Embora seja comum no Sul do Brasil, esse tipo de sistema pode causar transtornos significativos quando ganha força rapidamente, elevando o risco de alagamentos, destelhamentos e quedas de árvores.
Estados do Sul concentram os maiores impactos
As áreas mais afetadas devem ser o Rio Grande do Sul e o Paraná. No território gaúcho, especialmente nas regiões Centro e Oeste, a previsão indica chuva muito volumosa em curto intervalo de tempo, podendo alcançar cerca de 100 milímetros em apenas seis horas.
As rajadas de vento podem variar entre 80 km/h e 100 km/h, aumentando o risco de danos estruturais. No Paraná, o cenário é de atenção máxima, já que o estado deve sofrer com tempestades intensas, possibilidade de queda de granizo e ventania, além de não se descartar a ocorrência de tornados isolados.

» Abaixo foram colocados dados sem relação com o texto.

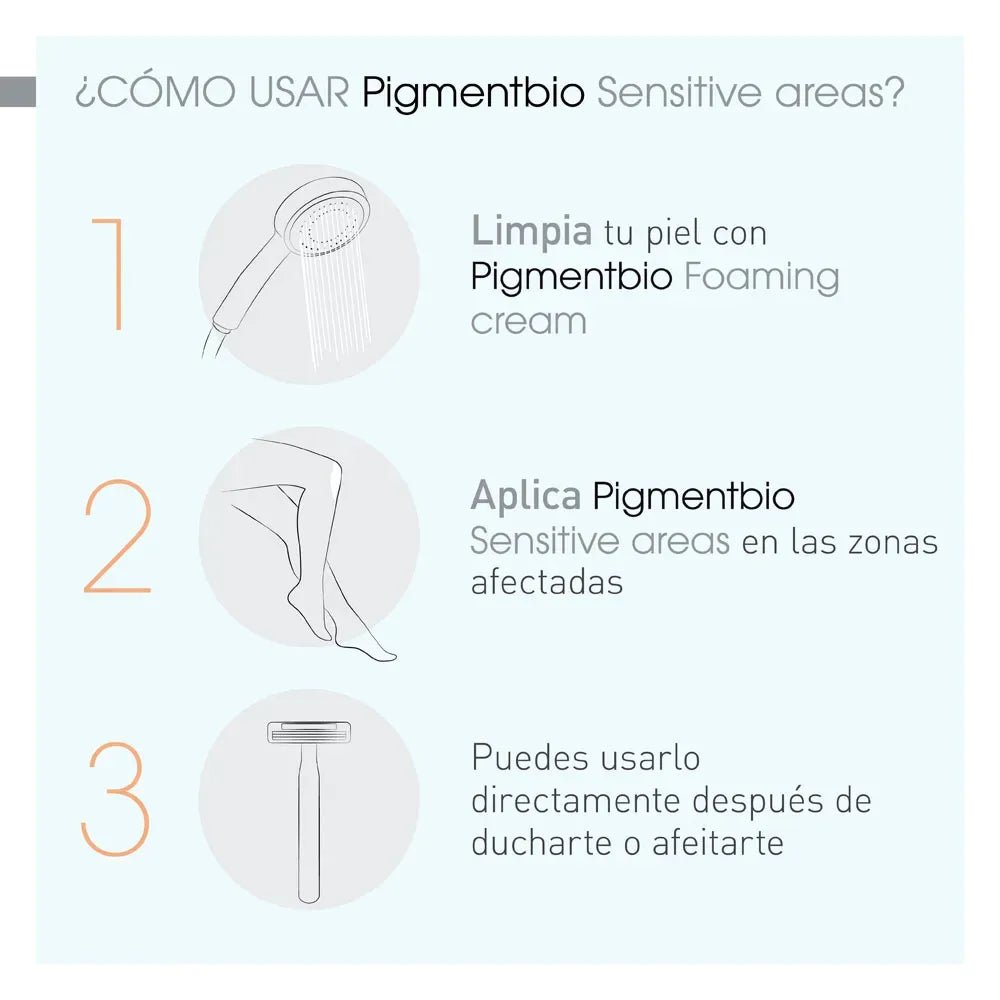 ¿CÓMO USAR Pigmentbio Sensitive areas?

1

Limpia tu piel con Pigmentbio Foaming cream

2

Aplica Pigmentbio Sensitive areas en las zonas afectadas

3

Puedes usarlo directamente después de ducharte o afeitarte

Frente fria amplia instabilidade em outras regiões
A frente fria associada ao ciclone deve avançar pelo país e ampliar as condições para chuva em São Paulo e em Mato Grosso do Sul. Nessas áreas, o risco maior está relacionado a pancadas fortes e temporais localizados, capazes de causar alagamentos pontuais.
Já os demais estados do Sudeste e do Centro-Oeste não devem ser diretamente impactados pelo sistema.
Período mais crítico ocorre no fim de semana
De acordo com os meteorologistas, o ciclone começa a se estabilizar na sexta-feira, alcança sua formação completa entre o sábado e o domingo e, ao longo desse período, novas áreas isoladas de instabilidade podem surgir.
A previsão é que, a partir do dia 12 de janeiro, o sistema já esteja sobre o oceano e se afastando rapidamente do Brasil, reduzindo sua influência sobre o Sul do país.
Riscos associados exigem atenção da população
Entre os principais riscos estão chuvas intensas em curto período, alagamentos, enxurradas, queda de árvores, interrupções no fornecimento de energia elétrica e danos em estruturas. A combinação entre vento forte e solo encharcado aumenta consideravelmente a chance de acidentes urbanos e rurais.
Diante da ameaça do ciclone extratropical, a Defesa Civil recomenda evitar áreas arborizadas e não estacionar veículos sob árvores, recolher objetos soltos em quintais e varandas e nunca atravessar locais alagados.
Durante tempestades com raios, é fundamental evitar áreas abertas, estruturas metálicas e contato com água.
Em situações de emergência, a orientação é acionar imediatamente a Defesa Civil pelo número 199 ou o Corpo de Bombeiros pelo 193, além de acompanhar os alertas oficiais e manter o cadastro ativo para recebimento de mensagens de emergência.
A atenção às previsões e aos comunicados oficiais é essencial para garantir a segurança da população durante a passagem do ciclone.